REQUIRED TASKS:
1. Translate this sentence from the passage about interest in Indology into Spanish: "In fact, for most of the volunteers and organizers of THT, these were the entry points and stepping stones."
2. In the passage about interest in Indology, how long ago did the writer know hardly anything about the subject?
3. Carry the passage about interest in Indology forward from its last sentence.

Audience at Pechu kacheri on Pandyas December 2019
Audience at Pechu kacheri on Pandyas December 2019

I hardly knew anything about Indology ten years back. The interest in Indian heritage kindled by Kalki, and enhanced by the lectures of Dr Chitra Madhavan and Prof Swaminathan, was sustained by the monthly lectures of THT, and enhanced by Site seminars. In fact, for most of the volunteers and organizers of THT, these were the entry points and stepping stones. One of our desires, especially for Prof Swaminathan, is that every city and town and village in India have such organizations like THT, interested in learning about India and its past, their own town or state or community and its history and culture, and so on. Quite a few such organizations exist all over India, started by Indians, but usually confined to certain fields – say  poetry, music, architecture, engineering, business, religion, politics, environment, food, social reform etc. The corona lockdown and the wide availability of Zoom, Google Meet etc, the free nature of social media like Whatsapp and Facebook in spreading messages and program notifications, the large number of domain experts who are eager and willing to share their knowledge has been a boon in this area.

SUPPLIED INFORMATION:
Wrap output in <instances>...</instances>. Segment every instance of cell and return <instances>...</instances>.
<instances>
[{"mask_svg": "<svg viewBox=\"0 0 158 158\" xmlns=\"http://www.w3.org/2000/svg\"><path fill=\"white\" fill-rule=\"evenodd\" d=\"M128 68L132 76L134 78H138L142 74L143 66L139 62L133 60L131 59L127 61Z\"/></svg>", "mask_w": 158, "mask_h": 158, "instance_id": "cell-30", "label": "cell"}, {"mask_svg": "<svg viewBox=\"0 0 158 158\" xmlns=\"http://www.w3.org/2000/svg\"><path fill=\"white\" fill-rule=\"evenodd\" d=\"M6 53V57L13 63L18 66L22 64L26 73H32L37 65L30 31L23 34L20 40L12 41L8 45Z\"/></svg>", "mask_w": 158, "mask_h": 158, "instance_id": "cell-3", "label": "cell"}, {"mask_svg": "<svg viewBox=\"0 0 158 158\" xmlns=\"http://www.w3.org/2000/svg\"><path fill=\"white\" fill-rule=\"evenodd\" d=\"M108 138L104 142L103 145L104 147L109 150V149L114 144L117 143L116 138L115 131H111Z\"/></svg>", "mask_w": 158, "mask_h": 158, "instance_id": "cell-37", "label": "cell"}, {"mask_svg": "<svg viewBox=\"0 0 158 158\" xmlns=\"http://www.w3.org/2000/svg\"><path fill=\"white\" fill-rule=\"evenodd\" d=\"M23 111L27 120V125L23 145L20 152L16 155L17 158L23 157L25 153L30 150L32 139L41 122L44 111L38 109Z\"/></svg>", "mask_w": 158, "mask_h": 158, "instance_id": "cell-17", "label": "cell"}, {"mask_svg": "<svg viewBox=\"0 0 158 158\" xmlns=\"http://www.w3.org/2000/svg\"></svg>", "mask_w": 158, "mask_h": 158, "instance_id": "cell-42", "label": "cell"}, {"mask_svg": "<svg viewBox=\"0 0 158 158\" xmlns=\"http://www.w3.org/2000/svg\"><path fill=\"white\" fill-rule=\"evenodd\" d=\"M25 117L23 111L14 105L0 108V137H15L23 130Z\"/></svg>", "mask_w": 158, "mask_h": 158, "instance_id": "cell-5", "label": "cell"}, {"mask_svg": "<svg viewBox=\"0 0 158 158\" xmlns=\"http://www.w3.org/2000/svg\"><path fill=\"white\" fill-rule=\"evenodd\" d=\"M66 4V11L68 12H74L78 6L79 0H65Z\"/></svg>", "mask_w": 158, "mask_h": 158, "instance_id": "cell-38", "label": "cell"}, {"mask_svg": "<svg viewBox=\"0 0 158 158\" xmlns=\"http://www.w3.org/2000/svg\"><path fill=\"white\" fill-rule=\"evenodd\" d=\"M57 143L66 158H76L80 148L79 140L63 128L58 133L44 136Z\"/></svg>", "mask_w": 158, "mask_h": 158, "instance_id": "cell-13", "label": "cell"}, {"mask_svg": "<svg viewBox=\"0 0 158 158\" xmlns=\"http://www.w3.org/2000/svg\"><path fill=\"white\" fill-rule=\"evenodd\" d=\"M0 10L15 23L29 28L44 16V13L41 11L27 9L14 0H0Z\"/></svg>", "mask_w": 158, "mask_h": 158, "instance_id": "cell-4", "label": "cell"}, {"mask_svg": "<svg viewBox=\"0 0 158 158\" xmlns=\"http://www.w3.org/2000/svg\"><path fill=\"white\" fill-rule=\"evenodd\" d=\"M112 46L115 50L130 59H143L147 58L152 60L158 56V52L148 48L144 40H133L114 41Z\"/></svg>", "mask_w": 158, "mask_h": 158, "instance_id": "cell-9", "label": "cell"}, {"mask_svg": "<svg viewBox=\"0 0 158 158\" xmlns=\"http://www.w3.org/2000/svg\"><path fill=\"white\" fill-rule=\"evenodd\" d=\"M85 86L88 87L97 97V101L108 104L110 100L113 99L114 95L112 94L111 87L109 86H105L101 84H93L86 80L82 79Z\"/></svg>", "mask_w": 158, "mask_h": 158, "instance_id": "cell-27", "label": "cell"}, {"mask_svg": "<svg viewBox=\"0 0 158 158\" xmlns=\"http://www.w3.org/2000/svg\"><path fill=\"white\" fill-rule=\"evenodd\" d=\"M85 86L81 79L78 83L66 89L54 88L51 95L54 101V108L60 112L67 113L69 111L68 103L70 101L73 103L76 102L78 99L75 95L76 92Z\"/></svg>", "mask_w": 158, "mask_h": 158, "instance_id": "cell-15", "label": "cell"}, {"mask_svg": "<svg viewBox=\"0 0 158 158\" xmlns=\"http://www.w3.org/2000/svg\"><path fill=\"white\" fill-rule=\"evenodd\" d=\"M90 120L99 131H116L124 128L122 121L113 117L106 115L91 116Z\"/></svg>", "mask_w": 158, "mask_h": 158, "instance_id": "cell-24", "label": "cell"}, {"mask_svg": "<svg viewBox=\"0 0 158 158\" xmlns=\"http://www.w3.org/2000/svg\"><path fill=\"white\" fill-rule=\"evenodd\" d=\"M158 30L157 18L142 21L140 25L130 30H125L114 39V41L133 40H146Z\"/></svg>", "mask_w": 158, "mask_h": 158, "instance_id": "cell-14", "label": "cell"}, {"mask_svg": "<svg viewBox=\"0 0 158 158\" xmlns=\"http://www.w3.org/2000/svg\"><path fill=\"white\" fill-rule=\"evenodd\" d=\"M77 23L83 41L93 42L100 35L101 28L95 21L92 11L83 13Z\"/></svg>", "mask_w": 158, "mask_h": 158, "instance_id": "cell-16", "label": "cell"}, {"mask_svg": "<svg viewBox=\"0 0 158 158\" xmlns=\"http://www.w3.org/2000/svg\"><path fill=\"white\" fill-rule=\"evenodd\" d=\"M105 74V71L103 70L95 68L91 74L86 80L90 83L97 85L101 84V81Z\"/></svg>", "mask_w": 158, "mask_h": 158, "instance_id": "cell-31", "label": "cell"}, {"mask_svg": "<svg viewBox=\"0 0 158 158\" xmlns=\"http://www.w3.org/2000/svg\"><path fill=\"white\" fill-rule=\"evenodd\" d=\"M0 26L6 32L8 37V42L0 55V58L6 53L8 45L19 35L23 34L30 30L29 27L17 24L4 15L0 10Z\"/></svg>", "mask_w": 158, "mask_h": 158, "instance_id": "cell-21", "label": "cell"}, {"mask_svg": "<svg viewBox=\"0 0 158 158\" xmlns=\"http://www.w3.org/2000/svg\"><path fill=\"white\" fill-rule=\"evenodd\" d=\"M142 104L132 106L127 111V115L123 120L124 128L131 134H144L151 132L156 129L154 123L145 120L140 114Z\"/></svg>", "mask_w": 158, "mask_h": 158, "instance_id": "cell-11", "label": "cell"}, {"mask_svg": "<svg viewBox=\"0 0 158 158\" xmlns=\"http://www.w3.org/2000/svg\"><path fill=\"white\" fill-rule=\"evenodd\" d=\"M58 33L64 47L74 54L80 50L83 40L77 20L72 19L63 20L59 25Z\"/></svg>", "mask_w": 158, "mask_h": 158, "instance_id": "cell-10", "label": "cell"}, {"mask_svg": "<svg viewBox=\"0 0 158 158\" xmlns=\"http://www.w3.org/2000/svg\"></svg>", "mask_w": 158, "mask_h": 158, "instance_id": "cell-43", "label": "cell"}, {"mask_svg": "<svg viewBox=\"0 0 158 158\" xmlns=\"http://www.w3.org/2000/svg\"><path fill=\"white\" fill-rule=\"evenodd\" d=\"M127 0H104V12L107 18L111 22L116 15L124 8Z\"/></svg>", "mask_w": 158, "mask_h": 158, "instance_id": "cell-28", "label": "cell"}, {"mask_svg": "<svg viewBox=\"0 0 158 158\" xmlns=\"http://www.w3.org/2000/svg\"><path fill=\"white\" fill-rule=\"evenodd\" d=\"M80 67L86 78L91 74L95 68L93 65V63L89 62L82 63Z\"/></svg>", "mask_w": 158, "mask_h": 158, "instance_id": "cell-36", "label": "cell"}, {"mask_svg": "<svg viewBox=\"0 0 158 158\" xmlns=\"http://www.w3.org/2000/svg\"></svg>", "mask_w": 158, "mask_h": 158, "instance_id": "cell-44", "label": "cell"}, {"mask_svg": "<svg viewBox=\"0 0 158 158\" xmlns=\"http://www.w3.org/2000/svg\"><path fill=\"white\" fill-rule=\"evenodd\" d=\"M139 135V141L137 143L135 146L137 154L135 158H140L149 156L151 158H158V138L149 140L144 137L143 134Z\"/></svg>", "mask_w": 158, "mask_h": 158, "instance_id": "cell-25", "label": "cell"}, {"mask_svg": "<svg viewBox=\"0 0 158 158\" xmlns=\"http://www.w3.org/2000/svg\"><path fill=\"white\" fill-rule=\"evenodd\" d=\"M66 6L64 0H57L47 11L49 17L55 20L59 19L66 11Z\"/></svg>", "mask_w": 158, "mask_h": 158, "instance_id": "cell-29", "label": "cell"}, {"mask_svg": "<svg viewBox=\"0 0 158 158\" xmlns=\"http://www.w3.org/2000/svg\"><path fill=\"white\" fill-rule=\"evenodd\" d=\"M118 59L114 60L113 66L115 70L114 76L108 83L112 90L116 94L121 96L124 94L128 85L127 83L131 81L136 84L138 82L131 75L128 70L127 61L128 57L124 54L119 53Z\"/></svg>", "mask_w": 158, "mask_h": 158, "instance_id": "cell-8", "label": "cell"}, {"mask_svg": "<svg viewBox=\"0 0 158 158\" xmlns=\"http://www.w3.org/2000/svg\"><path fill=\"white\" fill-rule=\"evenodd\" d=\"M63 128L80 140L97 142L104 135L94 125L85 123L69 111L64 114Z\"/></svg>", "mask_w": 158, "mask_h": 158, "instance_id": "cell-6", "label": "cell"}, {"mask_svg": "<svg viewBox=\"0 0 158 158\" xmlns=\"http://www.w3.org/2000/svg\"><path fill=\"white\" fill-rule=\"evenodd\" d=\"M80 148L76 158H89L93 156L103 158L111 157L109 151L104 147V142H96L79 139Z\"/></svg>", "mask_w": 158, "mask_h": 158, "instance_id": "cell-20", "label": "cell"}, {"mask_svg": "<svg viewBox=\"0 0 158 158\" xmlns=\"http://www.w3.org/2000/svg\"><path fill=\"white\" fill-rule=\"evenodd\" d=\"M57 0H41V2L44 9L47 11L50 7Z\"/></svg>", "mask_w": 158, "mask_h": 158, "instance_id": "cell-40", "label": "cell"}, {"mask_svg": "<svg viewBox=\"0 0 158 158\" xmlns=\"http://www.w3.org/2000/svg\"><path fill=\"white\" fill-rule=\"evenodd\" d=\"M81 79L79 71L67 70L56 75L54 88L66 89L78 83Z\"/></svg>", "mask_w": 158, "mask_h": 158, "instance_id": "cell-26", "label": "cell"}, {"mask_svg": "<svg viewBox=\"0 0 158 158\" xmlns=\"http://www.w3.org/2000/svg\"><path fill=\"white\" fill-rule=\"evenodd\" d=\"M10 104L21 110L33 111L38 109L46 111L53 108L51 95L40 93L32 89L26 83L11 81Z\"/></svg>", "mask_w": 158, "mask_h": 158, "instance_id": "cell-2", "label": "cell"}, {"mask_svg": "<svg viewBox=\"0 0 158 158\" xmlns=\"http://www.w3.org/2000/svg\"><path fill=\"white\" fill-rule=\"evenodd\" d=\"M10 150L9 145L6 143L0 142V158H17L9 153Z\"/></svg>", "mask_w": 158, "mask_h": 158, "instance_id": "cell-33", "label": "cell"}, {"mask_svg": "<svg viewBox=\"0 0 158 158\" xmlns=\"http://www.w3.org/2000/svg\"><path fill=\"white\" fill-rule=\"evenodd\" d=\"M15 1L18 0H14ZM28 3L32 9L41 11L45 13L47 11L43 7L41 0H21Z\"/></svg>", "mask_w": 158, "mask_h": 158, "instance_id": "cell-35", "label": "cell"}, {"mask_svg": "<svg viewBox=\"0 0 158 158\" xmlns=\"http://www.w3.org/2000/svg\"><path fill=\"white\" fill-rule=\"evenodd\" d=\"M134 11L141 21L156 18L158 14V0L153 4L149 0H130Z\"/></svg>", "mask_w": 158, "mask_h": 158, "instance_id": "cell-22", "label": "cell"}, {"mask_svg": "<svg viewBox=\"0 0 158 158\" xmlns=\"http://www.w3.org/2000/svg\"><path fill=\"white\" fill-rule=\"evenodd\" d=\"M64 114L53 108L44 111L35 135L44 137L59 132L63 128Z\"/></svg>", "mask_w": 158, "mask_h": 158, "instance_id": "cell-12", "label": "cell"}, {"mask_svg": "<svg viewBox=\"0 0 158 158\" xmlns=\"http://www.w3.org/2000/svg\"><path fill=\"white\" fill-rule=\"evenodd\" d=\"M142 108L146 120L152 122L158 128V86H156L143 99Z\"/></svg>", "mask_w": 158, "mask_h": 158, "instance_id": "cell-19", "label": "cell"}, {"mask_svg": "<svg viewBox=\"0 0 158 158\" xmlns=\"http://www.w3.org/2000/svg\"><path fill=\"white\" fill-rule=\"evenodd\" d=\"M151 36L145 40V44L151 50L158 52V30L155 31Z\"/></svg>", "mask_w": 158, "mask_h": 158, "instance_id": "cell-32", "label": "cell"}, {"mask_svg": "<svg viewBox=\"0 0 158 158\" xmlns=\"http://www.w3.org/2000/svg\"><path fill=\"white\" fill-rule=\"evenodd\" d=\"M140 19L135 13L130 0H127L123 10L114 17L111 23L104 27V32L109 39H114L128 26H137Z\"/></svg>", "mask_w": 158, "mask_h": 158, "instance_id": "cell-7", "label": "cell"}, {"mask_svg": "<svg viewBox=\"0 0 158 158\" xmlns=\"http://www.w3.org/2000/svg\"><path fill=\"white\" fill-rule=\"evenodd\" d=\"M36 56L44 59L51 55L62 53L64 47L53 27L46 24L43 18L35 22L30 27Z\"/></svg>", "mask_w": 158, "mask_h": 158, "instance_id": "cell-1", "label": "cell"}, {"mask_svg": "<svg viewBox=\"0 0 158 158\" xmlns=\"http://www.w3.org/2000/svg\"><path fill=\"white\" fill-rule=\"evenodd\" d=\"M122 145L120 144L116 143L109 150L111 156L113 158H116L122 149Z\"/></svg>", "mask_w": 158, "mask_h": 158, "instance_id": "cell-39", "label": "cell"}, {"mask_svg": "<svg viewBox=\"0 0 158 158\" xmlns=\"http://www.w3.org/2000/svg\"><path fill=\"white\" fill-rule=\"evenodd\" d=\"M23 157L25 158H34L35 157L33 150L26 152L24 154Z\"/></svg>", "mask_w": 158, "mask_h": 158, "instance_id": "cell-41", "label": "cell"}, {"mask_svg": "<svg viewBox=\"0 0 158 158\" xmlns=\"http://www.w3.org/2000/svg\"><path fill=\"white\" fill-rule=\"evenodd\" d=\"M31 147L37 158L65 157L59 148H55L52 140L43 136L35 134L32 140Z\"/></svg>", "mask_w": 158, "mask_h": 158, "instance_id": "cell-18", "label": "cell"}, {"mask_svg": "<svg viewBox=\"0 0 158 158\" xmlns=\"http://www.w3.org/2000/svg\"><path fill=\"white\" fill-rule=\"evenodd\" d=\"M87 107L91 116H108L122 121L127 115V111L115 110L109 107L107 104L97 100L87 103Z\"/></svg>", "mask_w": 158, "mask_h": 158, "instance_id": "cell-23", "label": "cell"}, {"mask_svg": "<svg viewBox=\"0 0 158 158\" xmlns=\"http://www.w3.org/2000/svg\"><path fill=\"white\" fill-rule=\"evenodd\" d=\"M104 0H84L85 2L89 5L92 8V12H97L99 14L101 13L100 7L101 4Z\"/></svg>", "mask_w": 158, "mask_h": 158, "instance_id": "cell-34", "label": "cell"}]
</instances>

RESPONSES:
1. De hecho, para la mayoría de los voluntarios y organizadores de THT, estos fueron los puntos de entrada y los peldaños.

2. Ten years back.

3.
For the last couple of centuries, Indology and associated subjects like archaeology, history, classical arts, etc have been the domain of academics, or a small class of people with either passion or leisure or both. Such a class is not elite by wealth, power or social status, as is quite common in most countries, including India, but by curiosity and eagerness.  The academic community worldwide and especially in India have a strong leftist bias (which bias is really barely a century old – religion dominated academia for millennia). For the last thirty years, there have been nationalistic and rightwing resurgences politically in many countries, and clearly so in India. Unable to capture academia, deeply skeptical of some of their leftist narrative, and fully availing of social media, different groups of rightwingers have challenged the narrative forced upon the public in textbooks and mainstream media. This has led to extreme factions in both groups, besides such extremely nonsensical but popular narratives like ancient aliens. Ramachandran’s vision, shared by Tamil Heritage Trust, is to look at the past and its meaning without such political filters, objectively. For that he believes, we need a new Indology Society, along the lines of the Asiatic Society of Bengal, established by Sir William Jones, is needed. And in his opinion THT is the foundation on which such a society can be built. “There are two people I admire, William Jones and Swaminathan,” stated Ramachandran. High praise, indeed!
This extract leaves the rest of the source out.